> _REQUIREMENTS_
Rewrite the records below with each "camera" replaced by "viewer", keeping everything else the same.

> _INPUT RECORDS_
○ ○ ○ ○
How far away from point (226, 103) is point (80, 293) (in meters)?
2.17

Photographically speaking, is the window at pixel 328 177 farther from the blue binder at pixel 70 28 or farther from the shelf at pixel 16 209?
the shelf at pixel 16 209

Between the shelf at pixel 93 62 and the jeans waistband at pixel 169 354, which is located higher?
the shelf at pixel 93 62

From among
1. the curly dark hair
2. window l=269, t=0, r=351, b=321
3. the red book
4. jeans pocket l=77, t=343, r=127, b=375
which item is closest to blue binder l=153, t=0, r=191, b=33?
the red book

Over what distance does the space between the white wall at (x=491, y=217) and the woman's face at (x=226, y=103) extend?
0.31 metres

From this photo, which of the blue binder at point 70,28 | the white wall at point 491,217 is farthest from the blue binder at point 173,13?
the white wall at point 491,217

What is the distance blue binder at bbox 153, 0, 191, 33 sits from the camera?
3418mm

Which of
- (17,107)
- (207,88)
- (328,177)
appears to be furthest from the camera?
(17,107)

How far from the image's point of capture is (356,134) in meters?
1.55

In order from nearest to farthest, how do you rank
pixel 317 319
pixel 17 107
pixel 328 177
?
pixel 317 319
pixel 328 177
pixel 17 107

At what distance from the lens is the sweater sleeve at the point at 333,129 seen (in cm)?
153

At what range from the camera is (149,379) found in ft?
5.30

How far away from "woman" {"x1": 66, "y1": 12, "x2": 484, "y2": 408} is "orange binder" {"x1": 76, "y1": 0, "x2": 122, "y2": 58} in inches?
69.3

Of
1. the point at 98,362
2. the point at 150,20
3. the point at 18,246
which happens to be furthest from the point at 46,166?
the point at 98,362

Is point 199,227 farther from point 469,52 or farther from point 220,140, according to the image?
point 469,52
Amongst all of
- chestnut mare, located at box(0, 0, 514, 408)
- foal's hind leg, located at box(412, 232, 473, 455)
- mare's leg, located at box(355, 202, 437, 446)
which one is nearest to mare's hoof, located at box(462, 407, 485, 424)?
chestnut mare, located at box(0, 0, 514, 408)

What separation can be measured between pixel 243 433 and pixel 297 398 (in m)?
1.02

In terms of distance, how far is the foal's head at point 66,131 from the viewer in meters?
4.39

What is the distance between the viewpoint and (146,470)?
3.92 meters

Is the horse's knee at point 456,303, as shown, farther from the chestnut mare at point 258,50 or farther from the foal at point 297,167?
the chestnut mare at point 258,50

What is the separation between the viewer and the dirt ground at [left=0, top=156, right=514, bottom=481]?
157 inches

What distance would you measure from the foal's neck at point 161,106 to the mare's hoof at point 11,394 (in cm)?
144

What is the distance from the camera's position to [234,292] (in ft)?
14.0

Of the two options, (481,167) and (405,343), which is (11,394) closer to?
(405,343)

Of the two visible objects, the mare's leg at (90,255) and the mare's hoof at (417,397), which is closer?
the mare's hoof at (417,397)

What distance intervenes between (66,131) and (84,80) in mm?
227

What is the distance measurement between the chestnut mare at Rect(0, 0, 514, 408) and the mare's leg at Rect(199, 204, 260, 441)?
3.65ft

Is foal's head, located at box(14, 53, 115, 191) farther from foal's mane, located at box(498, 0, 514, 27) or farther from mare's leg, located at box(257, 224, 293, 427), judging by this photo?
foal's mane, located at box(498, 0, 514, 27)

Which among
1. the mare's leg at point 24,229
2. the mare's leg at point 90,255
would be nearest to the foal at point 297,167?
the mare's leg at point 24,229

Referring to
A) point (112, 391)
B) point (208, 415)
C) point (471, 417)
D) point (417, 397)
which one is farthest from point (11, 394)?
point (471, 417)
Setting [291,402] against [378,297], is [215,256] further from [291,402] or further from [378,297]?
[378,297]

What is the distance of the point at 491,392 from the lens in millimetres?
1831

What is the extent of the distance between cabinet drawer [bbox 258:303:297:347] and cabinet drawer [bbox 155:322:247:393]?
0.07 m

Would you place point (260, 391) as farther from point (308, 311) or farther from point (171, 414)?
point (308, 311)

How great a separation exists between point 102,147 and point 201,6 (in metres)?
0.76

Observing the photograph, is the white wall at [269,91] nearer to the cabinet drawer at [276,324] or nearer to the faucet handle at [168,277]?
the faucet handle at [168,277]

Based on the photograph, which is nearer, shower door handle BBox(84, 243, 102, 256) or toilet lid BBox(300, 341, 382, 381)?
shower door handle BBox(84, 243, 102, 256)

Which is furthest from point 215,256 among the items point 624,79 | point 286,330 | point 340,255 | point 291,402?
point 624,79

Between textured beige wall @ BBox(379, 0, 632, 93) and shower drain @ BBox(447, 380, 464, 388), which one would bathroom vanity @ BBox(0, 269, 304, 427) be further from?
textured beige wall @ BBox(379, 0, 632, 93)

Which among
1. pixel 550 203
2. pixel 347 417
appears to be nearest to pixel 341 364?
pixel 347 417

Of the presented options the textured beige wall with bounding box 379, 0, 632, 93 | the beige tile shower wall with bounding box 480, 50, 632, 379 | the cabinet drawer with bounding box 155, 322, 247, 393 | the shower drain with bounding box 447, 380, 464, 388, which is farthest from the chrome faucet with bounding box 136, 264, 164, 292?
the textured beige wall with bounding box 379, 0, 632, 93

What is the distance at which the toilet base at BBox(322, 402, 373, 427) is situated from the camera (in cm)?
○ ○ ○ ○
> _FINAL RESULT_
How far away from point (226, 103) is point (80, 293) (in meters)?
2.17

Photographically speaking, is the window at pixel 328 177 farther from the blue binder at pixel 70 28 or farther from the shelf at pixel 16 209?
the shelf at pixel 16 209

Between the shelf at pixel 93 62 and the jeans waistband at pixel 169 354, which is located higher?
the shelf at pixel 93 62

From among
1. the curly dark hair
2. window l=269, t=0, r=351, b=321
3. the red book
4. jeans pocket l=77, t=343, r=127, b=375
which item is closest to blue binder l=153, t=0, r=191, b=33?
the red book

Over what distance does the space between the white wall at (x=491, y=217) and the woman's face at (x=226, y=103) extend?
0.31 metres

From this photo, which of the blue binder at point 70,28 | the white wall at point 491,217 is farthest from the blue binder at point 173,13?
the white wall at point 491,217

What is the distance blue binder at bbox 153, 0, 191, 33 sits from the viewer?
3418mm

Which of
- (17,107)
- (207,88)
- (328,177)
appears to be furthest from the viewer?
(17,107)

How far from the image's point of capture is (356,134) in meters?
1.55

In order from nearest to farthest, how do you rank
pixel 317 319
pixel 17 107
pixel 328 177
?
pixel 317 319
pixel 328 177
pixel 17 107

At what distance from the lens is the sweater sleeve at the point at 333,129 seen (in cm)?
153

At what range from the viewer is (149,379) found in ft?
5.30

How far away from "woman" {"x1": 66, "y1": 12, "x2": 484, "y2": 408} is "orange binder" {"x1": 76, "y1": 0, "x2": 122, "y2": 58} in inches?
69.3

Of
1. the point at 98,362
2. the point at 150,20
3. the point at 18,246
which happens to be furthest from the point at 46,166?
the point at 98,362

Is point 199,227 farther from point 469,52 or farther from point 220,140, according to the image?
point 469,52
Amongst all of
- chestnut mare, located at box(0, 0, 514, 408)
- foal's hind leg, located at box(412, 232, 473, 455)
- mare's leg, located at box(355, 202, 437, 446)
which one is nearest to mare's hoof, located at box(462, 407, 485, 424)?
chestnut mare, located at box(0, 0, 514, 408)

What separation can be measured between pixel 243 433 and pixel 297 398 (in m)?
1.02

In terms of distance, how far is the foal's head at point 66,131 from the viewer in meters?
4.39

What is the distance between the viewpoint and (146,470)?
3.92 meters

Is the horse's knee at point 456,303, as shown, farther from the chestnut mare at point 258,50 or farther from the foal at point 297,167?
the chestnut mare at point 258,50

What is the separation between the viewer and the dirt ground at [left=0, top=156, right=514, bottom=481]?
157 inches

What distance would you measure from the foal's neck at point 161,106 to the mare's hoof at point 11,394 (in cm)?
144

What is the distance from the viewer's position to [234,292] (in ft)?
14.0

Of the two options, (481,167) and (405,343), which is (11,394) closer to?
(405,343)

Of the two visible objects, the mare's leg at (90,255) and the mare's hoof at (417,397), which is closer?
the mare's hoof at (417,397)

What distance intervenes between (66,131) and (84,80) in mm?
227

What is the distance measurement between the chestnut mare at Rect(0, 0, 514, 408) and the mare's leg at Rect(199, 204, 260, 441)?
3.65ft

Is foal's head, located at box(14, 53, 115, 191) farther from foal's mane, located at box(498, 0, 514, 27) or farther from mare's leg, located at box(257, 224, 293, 427), judging by this photo?
foal's mane, located at box(498, 0, 514, 27)

Which among
1. the mare's leg at point 24,229
2. the mare's leg at point 90,255
would be nearest to the foal at point 297,167?
the mare's leg at point 24,229

Referring to
A) point (112, 391)
B) point (208, 415)
C) point (471, 417)
D) point (417, 397)
which one is farthest from point (11, 394)?
point (471, 417)
Setting [291,402] against [378,297], is [215,256] further from [291,402] or further from [378,297]?
[378,297]

What is the distance of the point at 491,392 from the lens in millimetres?
1831

What is the extent of the distance between cabinet drawer [bbox 258:303:297:347] and cabinet drawer [bbox 155:322:247:393]?
0.07 m

Would you place point (260, 391) as farther from point (308, 311) or farther from point (171, 414)?
point (308, 311)

How great a separation exists between point 102,147 and point 201,6 (in metres)?
0.76

Observing the photograph, is the white wall at [269,91] nearer to the cabinet drawer at [276,324] or nearer to the faucet handle at [168,277]?
the faucet handle at [168,277]

Based on the photograph, which is nearer, shower door handle BBox(84, 243, 102, 256) or toilet lid BBox(300, 341, 382, 381)?
shower door handle BBox(84, 243, 102, 256)

Which is furthest from point 215,256 among the items point 624,79 | point 286,330 | point 340,255 | point 291,402?
point 624,79

Between textured beige wall @ BBox(379, 0, 632, 93) and shower drain @ BBox(447, 380, 464, 388), which one would bathroom vanity @ BBox(0, 269, 304, 427) be further from?
textured beige wall @ BBox(379, 0, 632, 93)

Which among
1. pixel 550 203
2. pixel 347 417
appears to be nearest to pixel 341 364?
pixel 347 417

Of the presented options the textured beige wall with bounding box 379, 0, 632, 93 | the beige tile shower wall with bounding box 480, 50, 632, 379 | the cabinet drawer with bounding box 155, 322, 247, 393 | the shower drain with bounding box 447, 380, 464, 388, which is farthest from the chrome faucet with bounding box 136, 264, 164, 292?
the textured beige wall with bounding box 379, 0, 632, 93

What is the distance at which the toilet base at BBox(322, 402, 373, 427) is situated from the viewer (in cm)?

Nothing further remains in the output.